--- Исходный текст ---

Лев Зильбер больше 20 лет жил и работал в Щукине
Создатель советской школы медицинской вирусологии Лев Зильбер с 1939 года и до своей смерти в 1966 году руководил отделом вирусологии в Центральном институте эпидемиологии и микробиологии Наркомздрава СССР — сегодня это Институт им. Гамалеи. Жизнь учёного была полна ярких и драматичных событий.
Страшное поверье в Азербайджане
В 1930 году Зильбера направили бороться со вспышкой чумы в Азербайджане. Отряд из пяти врачей объезжал сёла, больных изолировали в чумном бараке, их дома дезинфицировали. «Эффективного лечения тогда ещё не было. Все больные лёгочной чумой погибали так же, как и в Средние века», — отмечал учёный в своих мемуарах.
Зильбер выяснил, что переносчиками чумы стали грызуны. Но одновременно выяснилась ещё одна жуткая причина вымирания целых семей. Сначала врач обнаружил, что кто-то вскрывает могилы умерших от чумы людей и забирает сердце и печень. А затем пожилой сельский учитель рассказал ему о древнем местном поверье: «Если умирают члены одной семьи один за другим, — значит, первый умерший жив и тянет всех к себе в могилу. Нужно вынуть его сердце и печень и… дать съесть всем членам семьи».
Зильбер разгадал страшную загадку чумного кладбища и предпринял жёсткие меры. Чумные трупы стали сжигать, район заболеваний оцепили войсками. Местных жителей переселили из домов в утеплённые палатки, причём людям выдали казённую одежду, предварительно раздев их донага. После чего их дома тщательно продезинфицировали. Эпидемию удалось остановить в короткие сроки.
«Мои дрожжи спасли немало жизней»
Успешный борец с эпидемиями чумы в Азербайджане, оспы в Казахстане, клещевого энцефалита на Дальнем Востоке вошёл в историю советской медицины как учёный, которого трижды сажали, обвиняя в намеренном распространении страшных инфекций.
Но и в тяжелейшие дни Лев Зильбер оставался человеком и учёным. «Будучи в одном из северных лагерей, я узнал, что олений мох — ягель — содержит много углеводов, и организовал довольно значительное производство дрожжей», — вспоминал Зильбер.
Дрожжи в тех условиях были важным источником витаминов. Препарат вводили подкожно при авитаминозах и дистрофии, которыми страдали большинство заключённых. Инъекции начали применять в лазаретах других лагерей: «Мои дрожжи спасли немало жизней». Чтобы посылать дрожжи в соседние лазареты, нужно было придумать, как закупоривать бутылки с препаратом. И Зильбер научился делать пробки из древесной коры, обрабатывая её так, что она становилась эластичной на две-три недели.

--- Исходные данные ---

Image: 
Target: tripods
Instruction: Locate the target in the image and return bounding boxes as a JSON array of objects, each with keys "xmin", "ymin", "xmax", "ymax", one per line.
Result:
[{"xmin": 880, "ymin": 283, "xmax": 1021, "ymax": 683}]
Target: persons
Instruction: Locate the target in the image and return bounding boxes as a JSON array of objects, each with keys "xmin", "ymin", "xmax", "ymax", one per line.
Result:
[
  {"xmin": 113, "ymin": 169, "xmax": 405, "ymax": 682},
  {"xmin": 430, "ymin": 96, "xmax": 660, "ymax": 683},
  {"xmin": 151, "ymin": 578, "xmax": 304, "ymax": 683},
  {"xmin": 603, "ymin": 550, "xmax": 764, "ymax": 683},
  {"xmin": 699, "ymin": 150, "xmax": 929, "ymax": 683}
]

---

> Цель задания: Из чего, согласно тексту о Льве Зильбере, он научился делать пробки для бутылок с дрожжами?

> Ответ к заданию: Из древесной коры, которую он обрабатывал так, что она становилась эластичной на две-три недели.